Uyghurs ‘face fight for existence’

Exiled Uighur leader Rebiya Kadeer said Monday her people face a fight for their very existence against Chinese repression as a conference in Japan threatened to drive a wedge between Tokyo and Beijing.

Ethnic Uighurs and their supporters from around the world gathered in the Japanese capital for a meeting aimed at pressing their claim for freedom from what Kadeer called China's intensifying crackdown.

'Before, we were fighting for our rights, we were protesting against China's oppression,' Kadeer told reporters after opening the five-day conference. 'But now we face a fight for our existence.'

'The situation is now worse than it was in 2009,' when Uighurs demonstrated and clashed with the Chinese authorities, she said.

Many Uighurs complain that they are the victims of state-sanctioned persecution and marginalisation in their homeland in northwest China, aided by the migration of millions of Han Chinese into the territory.

The resulting ethnic tensions have led to sporadic flashes of violence in the Xinjiang region, which is home to nine million Uighurs.

Kadeer told those assembled that Beijing's policy of 'forcible assimilation' was unacceptable in a modern democracy.

'The Chinese government says it is assimilating and eventually eliminating the Uighur people and other indigenous people... meanwhile China is becoming a global power,' she told the opening of the congress.

'We are peacefully struggling and hope the Chinese government will stop the repressing of Uighur people... and take political reforms to change their authoritarian rule,' she said.

Beijing says it has poured money into Xinjiang in a bid to raise living standards and boost the local economy.

Xinjiang authorities have also announced measures to try to spur employment, with one clause stipulating all businesses and projects hire more ethnic minority workers, but Uighurs say the rules are not always respected.

China considers the World Uyghur Congress (WUC) a 'splittist' organisation and has condemned Japan's issuing of a visa for Kadeer, who last visited the country in 2009.

The gathering came after Japanese Prime Minister Yoshihiko Noda met his Chinese opposite number Wen Jiabao and South Korean President Lee Myung-Bak in a summit focusing on economic ties and the region's response to North Korea.
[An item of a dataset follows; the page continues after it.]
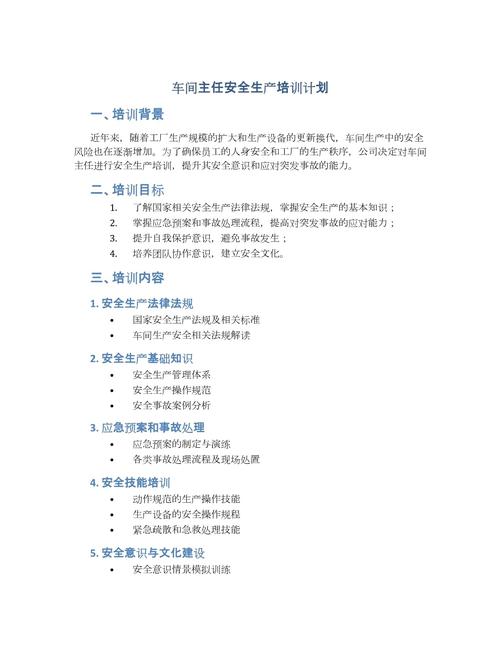 车间主管培训课题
Noda and Wen met Sunday for one-on-one talks, but reports from Beijing Monday suggested the Chinese had sought to avoid a second high-level meeting as a way of expressing displeasure over Japan allowing the conference to go ahead on its soil.
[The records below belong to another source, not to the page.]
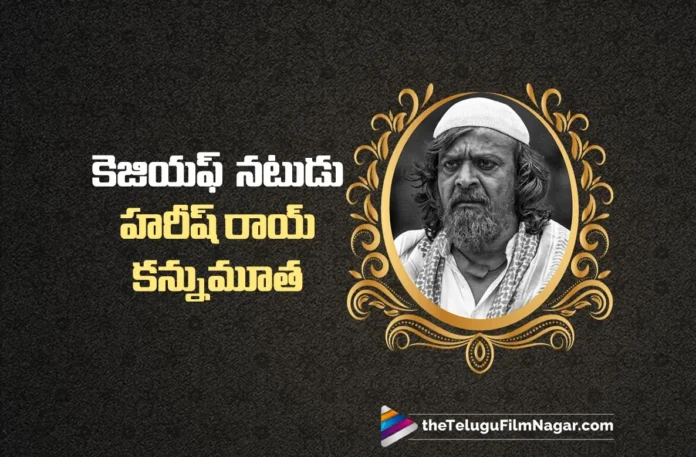 KGF Actor Harish Rai Passes Away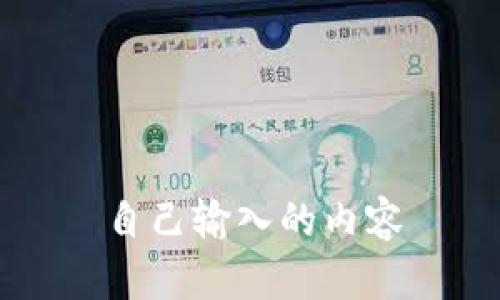 自己输入的内容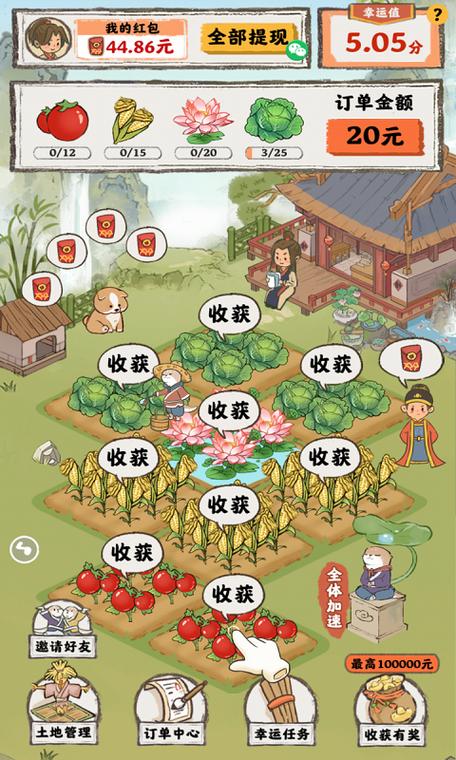 桃源人家赚钱游戏截图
Lawmakers from the centre-right opposition Liberal Democratic Party were at Monday's meeting of the WUC, alongside an Italian and a Turkish politician, as well as delegates of the India-based Tibetan government in exile and US rights activists.

Later in the day Uighur representatives were expected to visit the controversial Yasukuni Shrine, one of the organisers told AFP.
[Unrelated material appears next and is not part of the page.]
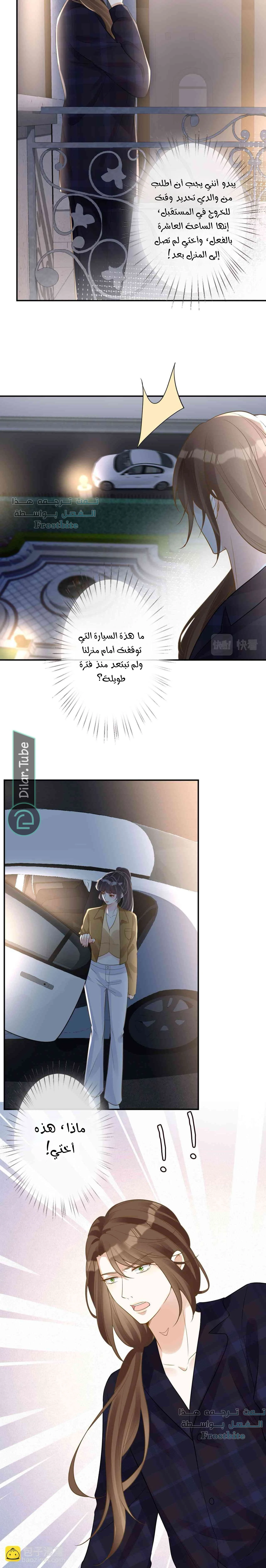 Read Holding My Mask Tightly AR Manga Online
The shrine is a hotspot in Japan's relations with its Asian neighbours because it is dedicated to 2.5 million Japanese killed in wars - including top World War II criminals - and is often seen as a symbol of the country's wartime aggression.

The visit highlights the strange bedfellows that issues such as Uighur separatism can often create: Japanese nationalists and wartime apologists are apt to make common cause with those who are a thorn in Beijing's side.

'As Uighurs always visit places that are dedicated to people who died for their country, we organised a tour to the shrine,' said Tomoyuki Hirose, a member of the Japan Uighur Association.

This year's conference is the fourth after previous editions were held in Munich and in Washington.

Kadeer said participants from more than 20 countries were at the meeting, which she said was being held in 'the most democratic country in Asia'.

'I am grateful for the Japanese government for issuing visas for us,' she said.

'We had hoped 200 or 300 Uighurs could have gathered here, but some of our delegates were not allowed to get visas because of Chinese pressure on their countries of residence,' she told reporters.